• _THE TASK_
Your answer should be an exact copy of the listing.

=-=-=

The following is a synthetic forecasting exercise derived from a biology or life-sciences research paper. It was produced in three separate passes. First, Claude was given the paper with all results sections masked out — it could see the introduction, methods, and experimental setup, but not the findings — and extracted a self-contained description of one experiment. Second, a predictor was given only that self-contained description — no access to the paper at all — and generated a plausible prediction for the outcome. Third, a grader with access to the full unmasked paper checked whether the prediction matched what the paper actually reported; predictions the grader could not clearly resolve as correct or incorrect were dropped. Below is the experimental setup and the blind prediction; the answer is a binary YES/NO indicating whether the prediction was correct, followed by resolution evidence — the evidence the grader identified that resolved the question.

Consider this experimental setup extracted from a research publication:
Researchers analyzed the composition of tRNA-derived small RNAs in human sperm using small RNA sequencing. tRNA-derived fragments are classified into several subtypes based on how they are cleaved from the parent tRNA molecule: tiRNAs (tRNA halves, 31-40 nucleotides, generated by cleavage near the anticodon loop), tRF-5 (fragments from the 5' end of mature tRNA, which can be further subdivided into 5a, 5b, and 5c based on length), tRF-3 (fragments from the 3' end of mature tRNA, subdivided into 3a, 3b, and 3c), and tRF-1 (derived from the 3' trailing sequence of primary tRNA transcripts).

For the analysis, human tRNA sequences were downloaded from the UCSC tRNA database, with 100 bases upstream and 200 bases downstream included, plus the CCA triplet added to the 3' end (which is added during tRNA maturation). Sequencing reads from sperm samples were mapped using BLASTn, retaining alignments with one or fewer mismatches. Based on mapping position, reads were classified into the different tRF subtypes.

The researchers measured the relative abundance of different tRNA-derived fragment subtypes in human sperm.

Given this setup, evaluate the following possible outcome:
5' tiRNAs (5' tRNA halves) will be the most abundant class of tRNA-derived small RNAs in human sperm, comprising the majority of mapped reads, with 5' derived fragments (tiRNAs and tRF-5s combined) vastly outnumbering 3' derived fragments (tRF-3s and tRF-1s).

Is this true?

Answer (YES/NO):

=-=-=

• _ANSWER TO THIS TASK_
The following is a synthetic forecasting exercise derived from a biology or life-sciences research paper. It was produced in three separate passes. First, Claude was given the paper with all results sections masked out — it could see the introduction, methods, and experimental setup, but not the findings — and extracted a self-contained description of one experiment. Second, a predictor was given only that self-contained description — no access to the paper at all — and generated a plausible prediction for the outcome. Third, a grader with access to the full unmasked paper checked whether the prediction matched what the paper actually reported; predictions the grader could not clearly resolve as correct or incorrect were dropped. Below is the experimental setup and the blind prediction; the answer is a binary YES/NO indicating whether the prediction was correct, followed by resolution evidence — the evidence the grader identified that resolved the question.

Consider this experimental setup extracted from a research publication:
Researchers analyzed the composition of tRNA-derived small RNAs in human sperm using small RNA sequencing. tRNA-derived fragments are classified into several subtypes based on how they are cleaved from the parent tRNA molecule: tiRNAs (tRNA halves, 31-40 nucleotides, generated by cleavage near the anticodon loop), tRF-5 (fragments from the 5' end of mature tRNA, which can be further subdivided into 5a, 5b, and 5c based on length), tRF-3 (fragments from the 3' end of mature tRNA, subdivided into 3a, 3b, and 3c), and tRF-1 (derived from the 3' trailing sequence of primary tRNA transcripts).

For the analysis, human tRNA sequences were downloaded from the UCSC tRNA database, with 100 bases upstream and 200 bases downstream included, plus the CCA triplet added to the 3' end (which is added during tRNA maturation). Sequencing reads from sperm samples were mapped using BLASTn, retaining alignments with one or fewer mismatches. Based on mapping position, reads were classified into the different tRF subtypes.

The researchers measured the relative abundance of different tRNA-derived fragment subtypes in human sperm.

Given this setup, evaluate the following possible outcome:
5' tiRNAs (5' tRNA halves) will be the most abundant class of tRNA-derived small RNAs in human sperm, comprising the majority of mapped reads, with 5' derived fragments (tiRNAs and tRF-5s combined) vastly outnumbering 3' derived fragments (tRF-3s and tRF-1s).

Is this true?

Answer (YES/NO):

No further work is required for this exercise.